A recent Kaiser Family Foundation analysis, “Access to OB-GYNs: Evaluating Workforce Supply and ACA Marketplace Networks,” highlights a major challenge in women’s health: access to OB-GYN care is increasingly constrained by workforce supply, geography, and network coverage.
According to KFF, nearly half of U.S. counties had no OB-GYNs in 2021–2022, and 7% of women lived in a county with no OB-GYN. The analysis also notes that HHS projects a shortage of 7,980 OB-GYNs by 2037.
The implications are clear: for many patients, access to women’s health care is not guaranteed. Depending on where they live, their insurance network, and local provider availability, even finding an OB-GYN can be difficult.
But the KFF article also points to a broader issue that extends beyond workforce supply.
Even when a patient does find a clinic, access can still break down at the front door.
For women’s health operators, this is the second barrier: not just whether care exists, but how easily patients can enter the system once they decide to seek it.

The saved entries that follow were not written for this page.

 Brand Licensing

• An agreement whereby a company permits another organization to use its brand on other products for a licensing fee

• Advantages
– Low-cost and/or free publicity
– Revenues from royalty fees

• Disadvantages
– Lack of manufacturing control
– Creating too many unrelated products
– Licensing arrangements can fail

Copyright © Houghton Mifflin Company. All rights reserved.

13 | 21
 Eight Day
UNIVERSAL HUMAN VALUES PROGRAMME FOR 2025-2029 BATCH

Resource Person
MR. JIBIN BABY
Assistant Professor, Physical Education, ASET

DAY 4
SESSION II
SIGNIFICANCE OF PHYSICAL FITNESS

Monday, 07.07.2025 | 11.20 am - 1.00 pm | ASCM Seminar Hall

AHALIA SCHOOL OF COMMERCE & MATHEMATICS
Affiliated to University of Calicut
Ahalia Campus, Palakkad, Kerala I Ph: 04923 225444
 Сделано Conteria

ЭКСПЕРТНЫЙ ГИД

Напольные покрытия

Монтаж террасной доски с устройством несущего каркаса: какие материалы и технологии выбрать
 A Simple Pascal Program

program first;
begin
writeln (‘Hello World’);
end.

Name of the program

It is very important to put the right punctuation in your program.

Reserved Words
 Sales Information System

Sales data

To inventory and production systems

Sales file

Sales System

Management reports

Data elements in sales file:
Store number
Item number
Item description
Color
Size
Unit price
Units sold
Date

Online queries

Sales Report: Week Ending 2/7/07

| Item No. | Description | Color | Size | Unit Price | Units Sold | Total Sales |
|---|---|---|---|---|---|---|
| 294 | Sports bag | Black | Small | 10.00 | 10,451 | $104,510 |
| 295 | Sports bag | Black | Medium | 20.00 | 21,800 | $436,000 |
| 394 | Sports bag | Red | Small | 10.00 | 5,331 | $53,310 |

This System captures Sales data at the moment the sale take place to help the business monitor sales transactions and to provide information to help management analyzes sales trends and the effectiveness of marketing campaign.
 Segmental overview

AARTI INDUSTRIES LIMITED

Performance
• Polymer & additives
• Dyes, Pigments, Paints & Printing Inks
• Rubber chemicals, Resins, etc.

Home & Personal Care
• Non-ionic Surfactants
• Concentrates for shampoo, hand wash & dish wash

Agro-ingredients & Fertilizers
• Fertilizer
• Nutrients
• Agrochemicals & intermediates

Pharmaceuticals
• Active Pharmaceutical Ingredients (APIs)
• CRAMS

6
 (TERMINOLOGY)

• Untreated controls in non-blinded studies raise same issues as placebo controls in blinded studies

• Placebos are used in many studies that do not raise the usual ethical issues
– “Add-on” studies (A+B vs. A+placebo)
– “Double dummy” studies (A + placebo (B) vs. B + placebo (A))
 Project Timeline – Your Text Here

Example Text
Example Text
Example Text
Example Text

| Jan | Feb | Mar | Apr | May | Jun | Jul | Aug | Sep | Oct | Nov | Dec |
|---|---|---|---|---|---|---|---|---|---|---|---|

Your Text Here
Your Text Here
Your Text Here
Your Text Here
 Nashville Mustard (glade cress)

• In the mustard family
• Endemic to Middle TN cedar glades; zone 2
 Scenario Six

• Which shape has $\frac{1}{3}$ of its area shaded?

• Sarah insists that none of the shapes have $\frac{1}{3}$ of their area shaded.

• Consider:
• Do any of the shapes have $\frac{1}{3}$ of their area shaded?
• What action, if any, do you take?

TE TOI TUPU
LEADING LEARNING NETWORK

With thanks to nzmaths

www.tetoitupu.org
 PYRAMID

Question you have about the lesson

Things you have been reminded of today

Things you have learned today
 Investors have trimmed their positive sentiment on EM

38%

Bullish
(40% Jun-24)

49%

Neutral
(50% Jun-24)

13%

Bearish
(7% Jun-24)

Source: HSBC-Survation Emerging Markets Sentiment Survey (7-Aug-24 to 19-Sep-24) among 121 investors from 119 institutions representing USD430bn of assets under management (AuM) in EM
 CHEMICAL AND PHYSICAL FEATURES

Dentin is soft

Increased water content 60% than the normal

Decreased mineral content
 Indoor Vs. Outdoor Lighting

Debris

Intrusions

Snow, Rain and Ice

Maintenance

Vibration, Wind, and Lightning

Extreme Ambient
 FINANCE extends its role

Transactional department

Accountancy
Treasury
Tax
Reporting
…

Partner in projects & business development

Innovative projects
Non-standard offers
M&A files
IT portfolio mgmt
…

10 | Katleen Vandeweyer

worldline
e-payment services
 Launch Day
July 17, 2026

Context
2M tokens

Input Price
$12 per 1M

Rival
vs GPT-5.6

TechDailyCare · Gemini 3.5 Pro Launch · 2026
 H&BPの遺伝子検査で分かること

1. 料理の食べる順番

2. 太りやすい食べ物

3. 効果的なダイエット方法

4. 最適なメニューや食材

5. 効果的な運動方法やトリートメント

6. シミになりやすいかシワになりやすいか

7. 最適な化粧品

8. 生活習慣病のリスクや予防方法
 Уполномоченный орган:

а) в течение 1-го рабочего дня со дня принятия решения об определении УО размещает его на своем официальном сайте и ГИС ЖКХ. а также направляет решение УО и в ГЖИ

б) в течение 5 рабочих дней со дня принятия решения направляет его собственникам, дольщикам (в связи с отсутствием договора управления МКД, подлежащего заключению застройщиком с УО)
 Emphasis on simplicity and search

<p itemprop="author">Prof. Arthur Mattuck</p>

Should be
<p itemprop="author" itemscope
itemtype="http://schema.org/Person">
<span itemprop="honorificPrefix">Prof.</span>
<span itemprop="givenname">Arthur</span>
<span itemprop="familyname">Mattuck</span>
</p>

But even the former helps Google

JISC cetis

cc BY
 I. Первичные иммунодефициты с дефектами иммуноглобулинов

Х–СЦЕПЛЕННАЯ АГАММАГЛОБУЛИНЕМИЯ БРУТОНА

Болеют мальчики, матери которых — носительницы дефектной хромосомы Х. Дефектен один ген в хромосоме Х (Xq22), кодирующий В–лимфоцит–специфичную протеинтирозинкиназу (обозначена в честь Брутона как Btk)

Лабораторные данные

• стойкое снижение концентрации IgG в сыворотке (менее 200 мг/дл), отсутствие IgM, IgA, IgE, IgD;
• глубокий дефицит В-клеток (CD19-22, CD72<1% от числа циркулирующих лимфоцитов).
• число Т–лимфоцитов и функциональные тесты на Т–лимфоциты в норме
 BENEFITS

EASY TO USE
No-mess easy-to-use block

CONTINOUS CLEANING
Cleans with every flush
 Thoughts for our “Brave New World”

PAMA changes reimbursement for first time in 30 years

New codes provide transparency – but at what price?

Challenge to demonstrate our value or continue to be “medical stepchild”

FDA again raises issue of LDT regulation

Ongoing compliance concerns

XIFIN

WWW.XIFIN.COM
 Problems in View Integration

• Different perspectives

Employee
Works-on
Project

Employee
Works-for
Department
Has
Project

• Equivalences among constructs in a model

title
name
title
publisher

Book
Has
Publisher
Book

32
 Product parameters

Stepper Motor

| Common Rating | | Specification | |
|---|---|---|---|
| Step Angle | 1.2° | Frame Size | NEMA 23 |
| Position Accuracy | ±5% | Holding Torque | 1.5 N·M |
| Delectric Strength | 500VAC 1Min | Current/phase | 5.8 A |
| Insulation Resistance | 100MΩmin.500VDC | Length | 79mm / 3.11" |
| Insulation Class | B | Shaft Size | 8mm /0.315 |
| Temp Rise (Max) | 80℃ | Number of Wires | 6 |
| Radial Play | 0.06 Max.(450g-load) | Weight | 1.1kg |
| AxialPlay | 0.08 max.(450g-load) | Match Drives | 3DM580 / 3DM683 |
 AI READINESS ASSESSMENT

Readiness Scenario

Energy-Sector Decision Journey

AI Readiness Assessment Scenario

A patient may call with symptoms, uncertainty, pregnancy-related questions, abnormal bleeding, pelvic pain, contraception needs, or postpartum concerns. But most front-door workflows still ask that patient to do something very difficult: translate what they are experiencing into the right appointment type, provider, urgency level, or scheduling path.
That mismatch creates friction.
It can lead to phone tag, misrouted visits, unnecessary back-and-forth, delayed care, and more pressure on front desk teams who are already working inside a constrained system. And when OB-GYN capacity is limited, those operational inefficiencies matter even more.
The KFF report frames access largely through the lens of supply: how many OB-GYNs are available, where they practice, and whether patients can reach them through their insurance networks. That is the first barrier.
The second barrier is operational.
It lives inside the clinic experience.
It shows up when patients cannot easily explain what they need, when staff are forced to triage with incomplete information, when providers begin visits without context, and when available capacity is not matched to patient need as effectively as it could be.
Solving the workforce shortage will take time. But improving the front door is something women’s health organizations can start addressing now.
That means moving from a “schedule first” model to an “understand first” model — capturing patient needs earlier, guiding patients to the right care path, and giving staff and providers better context before the visit.
In a specialty where demand is high and capacity is limited, better access is not just about adding more appointment slots.
It is about making every entry point into care work better.